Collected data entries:
================================

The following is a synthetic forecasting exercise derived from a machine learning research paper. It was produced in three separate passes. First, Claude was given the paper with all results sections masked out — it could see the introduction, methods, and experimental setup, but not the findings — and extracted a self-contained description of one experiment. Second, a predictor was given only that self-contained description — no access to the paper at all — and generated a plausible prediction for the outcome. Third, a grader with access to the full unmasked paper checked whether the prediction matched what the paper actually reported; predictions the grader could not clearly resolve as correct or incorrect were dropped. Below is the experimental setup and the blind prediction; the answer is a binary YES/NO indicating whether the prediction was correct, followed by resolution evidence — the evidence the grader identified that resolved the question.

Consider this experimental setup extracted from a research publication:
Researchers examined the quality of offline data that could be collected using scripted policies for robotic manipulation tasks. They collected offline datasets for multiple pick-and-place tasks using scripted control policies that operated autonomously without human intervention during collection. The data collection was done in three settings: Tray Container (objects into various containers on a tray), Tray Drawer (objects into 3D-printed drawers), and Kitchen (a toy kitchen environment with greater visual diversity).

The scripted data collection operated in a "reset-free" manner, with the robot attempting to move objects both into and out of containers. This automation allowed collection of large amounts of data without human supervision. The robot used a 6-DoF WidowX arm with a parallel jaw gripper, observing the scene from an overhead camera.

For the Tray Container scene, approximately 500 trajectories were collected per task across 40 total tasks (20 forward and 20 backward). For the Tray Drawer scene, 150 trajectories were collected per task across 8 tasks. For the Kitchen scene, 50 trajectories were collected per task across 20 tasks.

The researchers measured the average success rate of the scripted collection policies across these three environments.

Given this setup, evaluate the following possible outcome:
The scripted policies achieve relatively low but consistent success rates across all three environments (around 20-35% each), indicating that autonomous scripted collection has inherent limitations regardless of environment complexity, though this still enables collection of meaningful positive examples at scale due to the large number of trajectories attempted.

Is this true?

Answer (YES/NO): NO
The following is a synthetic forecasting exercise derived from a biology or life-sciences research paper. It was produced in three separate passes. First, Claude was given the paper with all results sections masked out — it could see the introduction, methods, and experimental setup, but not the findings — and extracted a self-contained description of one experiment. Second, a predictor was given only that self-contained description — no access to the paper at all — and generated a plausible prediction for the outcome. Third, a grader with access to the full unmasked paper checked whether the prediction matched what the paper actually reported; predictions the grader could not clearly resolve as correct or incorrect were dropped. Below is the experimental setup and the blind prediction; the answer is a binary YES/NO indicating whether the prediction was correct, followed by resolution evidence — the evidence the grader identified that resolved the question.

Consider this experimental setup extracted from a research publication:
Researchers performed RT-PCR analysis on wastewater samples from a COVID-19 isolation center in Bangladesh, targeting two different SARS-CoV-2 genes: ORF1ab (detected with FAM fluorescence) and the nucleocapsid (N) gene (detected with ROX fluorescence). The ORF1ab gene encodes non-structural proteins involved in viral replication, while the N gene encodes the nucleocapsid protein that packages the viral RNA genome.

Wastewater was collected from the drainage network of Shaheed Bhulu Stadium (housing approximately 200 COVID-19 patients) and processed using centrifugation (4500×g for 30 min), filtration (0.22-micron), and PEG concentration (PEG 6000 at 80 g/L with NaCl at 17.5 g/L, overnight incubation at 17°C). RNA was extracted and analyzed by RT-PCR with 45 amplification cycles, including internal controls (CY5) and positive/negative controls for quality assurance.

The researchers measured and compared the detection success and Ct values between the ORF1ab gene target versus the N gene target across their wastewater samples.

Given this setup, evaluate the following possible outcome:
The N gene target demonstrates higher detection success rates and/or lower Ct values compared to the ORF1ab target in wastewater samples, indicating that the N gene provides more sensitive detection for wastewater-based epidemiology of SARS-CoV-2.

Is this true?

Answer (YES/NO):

================================

— EXERCISE GOAL —
Bring together each line above where the string "rates" turns up.

— ANSWER TO THIS TASK —
The scripted policies achieve relatively low but consistent success rates across all three environments (around 20-35% each), indicating that autonomous scripted collection has inherent limitations regardless of environment complexity, though this still enables collection of meaningful positive examples at scale due to the large number of trajectories attempted.
The N gene target demonstrates higher detection success rates and/or lower Ct values compared to the ORF1ab target in wastewater samples, indicating that the N gene provides more sensitive detection for wastewater-based epidemiology of SARS-CoV-2.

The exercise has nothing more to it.